Mr Chataway estimated the break-up value of GUS could be as high as pounds 23.80 a share, more than pounds 4 ahead of its price yesterday and valuing the whole company at almost pounds 6bn.
Richard Pugh, deputy chairman, dismissed such speculation. 'None of those stories are true. There is no ulterior motive, it is a straightforward operation.'
Holders of the ordinary shares are being given four new ordinary shares for every five they already hold as compensation for the loss of control. That will leave them with 3.9 per cent of the group. Apart from the Wolfson foundation, other holders include Prudential, with 8.8 per cent, and St James Capital - the vehicle of Lord Rothschild - which has been buying aggressively lately and now holds 7.1 per cent.
The ordinaries rose from pounds 33.38 to pounds 34.38, equal to pounds 19.10 after enfranchisement, while the 'A' shares rose 110p to pounds 18.75. The group intends to launch a three-for-one scrip issue after the enfranchisement to increase the marketability of the shares.
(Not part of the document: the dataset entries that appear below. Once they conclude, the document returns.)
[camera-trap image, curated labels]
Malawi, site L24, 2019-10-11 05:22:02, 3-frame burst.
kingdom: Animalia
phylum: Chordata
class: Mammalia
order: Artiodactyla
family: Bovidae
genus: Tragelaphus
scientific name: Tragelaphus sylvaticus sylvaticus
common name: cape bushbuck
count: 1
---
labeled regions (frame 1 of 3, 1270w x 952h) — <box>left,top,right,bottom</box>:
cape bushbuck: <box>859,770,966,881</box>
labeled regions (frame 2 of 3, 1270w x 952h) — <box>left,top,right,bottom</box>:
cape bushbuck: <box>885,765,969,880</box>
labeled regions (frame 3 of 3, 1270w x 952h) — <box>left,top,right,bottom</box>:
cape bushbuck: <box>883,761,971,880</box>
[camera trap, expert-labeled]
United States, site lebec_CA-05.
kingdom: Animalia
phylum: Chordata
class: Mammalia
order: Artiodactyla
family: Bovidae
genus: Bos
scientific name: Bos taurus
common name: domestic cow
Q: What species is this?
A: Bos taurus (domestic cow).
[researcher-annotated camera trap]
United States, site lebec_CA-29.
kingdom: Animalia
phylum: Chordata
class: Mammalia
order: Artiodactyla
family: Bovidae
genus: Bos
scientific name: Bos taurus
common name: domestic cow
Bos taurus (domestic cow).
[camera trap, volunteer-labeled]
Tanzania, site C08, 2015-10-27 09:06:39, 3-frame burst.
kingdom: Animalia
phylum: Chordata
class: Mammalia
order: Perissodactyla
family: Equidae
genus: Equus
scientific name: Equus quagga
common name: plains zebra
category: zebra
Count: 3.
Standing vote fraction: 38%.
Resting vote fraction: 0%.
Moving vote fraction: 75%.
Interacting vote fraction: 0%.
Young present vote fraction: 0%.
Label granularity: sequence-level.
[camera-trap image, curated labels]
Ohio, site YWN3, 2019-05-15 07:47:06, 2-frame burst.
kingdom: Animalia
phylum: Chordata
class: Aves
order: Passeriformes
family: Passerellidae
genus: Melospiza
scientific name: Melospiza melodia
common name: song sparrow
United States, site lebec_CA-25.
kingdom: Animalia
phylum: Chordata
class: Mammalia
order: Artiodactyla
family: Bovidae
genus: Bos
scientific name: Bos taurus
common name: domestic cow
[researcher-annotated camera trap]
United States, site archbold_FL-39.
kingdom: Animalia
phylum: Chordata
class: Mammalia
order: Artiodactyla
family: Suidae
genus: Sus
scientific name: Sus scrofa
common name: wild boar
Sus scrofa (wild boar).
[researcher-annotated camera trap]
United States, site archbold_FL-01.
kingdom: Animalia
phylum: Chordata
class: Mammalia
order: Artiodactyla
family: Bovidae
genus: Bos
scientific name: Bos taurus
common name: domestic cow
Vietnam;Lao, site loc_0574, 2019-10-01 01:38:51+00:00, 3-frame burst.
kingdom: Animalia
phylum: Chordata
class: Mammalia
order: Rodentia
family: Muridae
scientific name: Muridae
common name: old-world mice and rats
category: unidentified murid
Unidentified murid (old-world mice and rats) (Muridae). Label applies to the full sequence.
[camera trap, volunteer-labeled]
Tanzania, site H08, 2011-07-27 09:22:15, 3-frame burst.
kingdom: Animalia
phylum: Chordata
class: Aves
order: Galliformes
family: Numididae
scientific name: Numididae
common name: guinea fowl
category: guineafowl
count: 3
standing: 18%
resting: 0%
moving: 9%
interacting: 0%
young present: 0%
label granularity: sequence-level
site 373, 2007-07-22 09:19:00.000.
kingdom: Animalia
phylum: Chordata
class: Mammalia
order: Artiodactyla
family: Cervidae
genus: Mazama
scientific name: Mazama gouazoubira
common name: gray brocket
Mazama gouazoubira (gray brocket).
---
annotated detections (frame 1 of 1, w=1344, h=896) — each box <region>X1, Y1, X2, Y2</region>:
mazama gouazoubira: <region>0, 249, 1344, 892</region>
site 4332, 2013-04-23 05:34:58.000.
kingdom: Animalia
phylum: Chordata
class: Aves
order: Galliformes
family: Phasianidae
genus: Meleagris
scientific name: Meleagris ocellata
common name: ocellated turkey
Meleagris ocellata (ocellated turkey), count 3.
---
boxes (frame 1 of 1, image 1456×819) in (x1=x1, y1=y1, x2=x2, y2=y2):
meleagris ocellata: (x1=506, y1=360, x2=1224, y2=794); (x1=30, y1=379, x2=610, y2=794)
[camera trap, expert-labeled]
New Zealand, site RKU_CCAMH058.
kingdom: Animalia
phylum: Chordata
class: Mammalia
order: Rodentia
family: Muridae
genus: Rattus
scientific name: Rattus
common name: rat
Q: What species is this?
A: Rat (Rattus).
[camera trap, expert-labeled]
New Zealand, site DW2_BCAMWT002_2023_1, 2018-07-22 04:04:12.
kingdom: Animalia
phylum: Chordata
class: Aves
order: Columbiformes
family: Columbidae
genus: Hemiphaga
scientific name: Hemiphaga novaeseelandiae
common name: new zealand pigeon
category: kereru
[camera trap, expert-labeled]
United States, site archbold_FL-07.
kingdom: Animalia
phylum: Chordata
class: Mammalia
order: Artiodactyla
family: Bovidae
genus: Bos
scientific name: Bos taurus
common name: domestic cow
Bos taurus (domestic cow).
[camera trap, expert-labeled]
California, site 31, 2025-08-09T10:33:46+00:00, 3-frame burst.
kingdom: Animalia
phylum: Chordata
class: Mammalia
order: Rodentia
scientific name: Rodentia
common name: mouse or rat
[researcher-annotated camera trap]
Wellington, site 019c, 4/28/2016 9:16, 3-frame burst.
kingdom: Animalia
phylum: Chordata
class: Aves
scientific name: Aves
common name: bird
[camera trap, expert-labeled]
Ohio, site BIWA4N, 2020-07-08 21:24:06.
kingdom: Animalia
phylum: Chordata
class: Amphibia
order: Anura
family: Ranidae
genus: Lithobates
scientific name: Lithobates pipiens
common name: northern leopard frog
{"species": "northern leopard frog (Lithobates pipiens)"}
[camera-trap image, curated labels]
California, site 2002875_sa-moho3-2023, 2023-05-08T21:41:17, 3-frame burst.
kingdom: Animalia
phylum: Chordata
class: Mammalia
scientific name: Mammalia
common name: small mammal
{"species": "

GUS has developed a reputation for secrecy and excessive caution, heightened by the fact that it has accumulated a pounds 1.45bn cash pile that has traditionally been kept on deposit. The enfranchisement proposal was only one of a series of indications that it could be trying to change that image.
In previous years, it has given little information about the performance of the group, whose businesses range from catalogues such as Kays and Great Universal, through the Burberrys and Scotch House retail chains to banking and car loans. A few years ago, it even failed to return analysts' calls.
In yesterday's results announcement, however, it revealed the contribution that interest on its pounds 1.45bn cash pile makes to each division and divisional directors were available to discuss performance.
It has also appointed four non-executive directors to join Sir Philip Harris on the board. These include Lord Wolfson of Sunningdale, the chairman's cousin, and Victor Blank, chairman and chief executive of Charterhouse Bank. They will form an audit committee and a remuneration committee - another two firsts for the group.
GUS also reported that it had managed to increase profits for the 45th consecutive year. They rose from pounds 443.6m to pounds 475m before tax. The dividend was increased 10 per cent to 44p, via a 30.25p (27.25p) final as earnings rose from 118.8p to 128.2p.
Lower interest rates meant earnings on its cash pile rose just pounds 4.2m to pounds 117.2m, although it generated pounds 258m of cash during the year. Mr Pugh said there were 'no current plans' for acquisitions. 'But for the longer term, we are looking for investments.' They had to be in areas the group understood and have good management in place, he added.